The major message in the presentation and reporting of the survey has been the narrative of Iranian decline, articulated bluntly by the title of the Wilson Center event where it was launched:The Rise and Fall of Iran in Arab and Muslim Eyes. The results of the survey do indeed support that narrative: Only two Arab countries now see Iran as a good model (Lebanon and Iraq), Iran is viewed unfavorably in 11 out of 17 Arab countries, and large majorities of Arab publics sided with the opposition Green Movement over the Iranian government and disapprove of Iran's role in Syria, Iraq, and the Gulf. These findings should put an end to the conceit that Iran is on the march or that Arabs have the slightest interest in aligning with Tehran with or without a nuclear bomb.

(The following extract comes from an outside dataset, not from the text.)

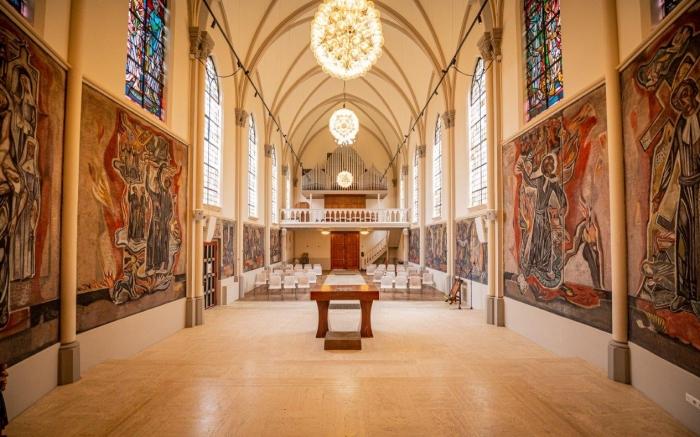Interieur Kapel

This should not be taken as a green light for military action against Tehran, though. While support for a military strike with international legitimacy has grown significantly since 2006 in the polling, there isn't a majority in favor in any Arab country. A 34-point increase in support for a military strike among Jordanians or a 24-point increase among Egyptians is significant as a trend. But approval of military action doesn't crack 40 percent in any surveyed country, which is hardly an overwhelming mandate. Indeed, an American or Israeli military strike is probably the only thing that could rescue Iran's regional image at this point -- particularly if the regime is able to emerge with a Hezbollah-like narrative of success through survival.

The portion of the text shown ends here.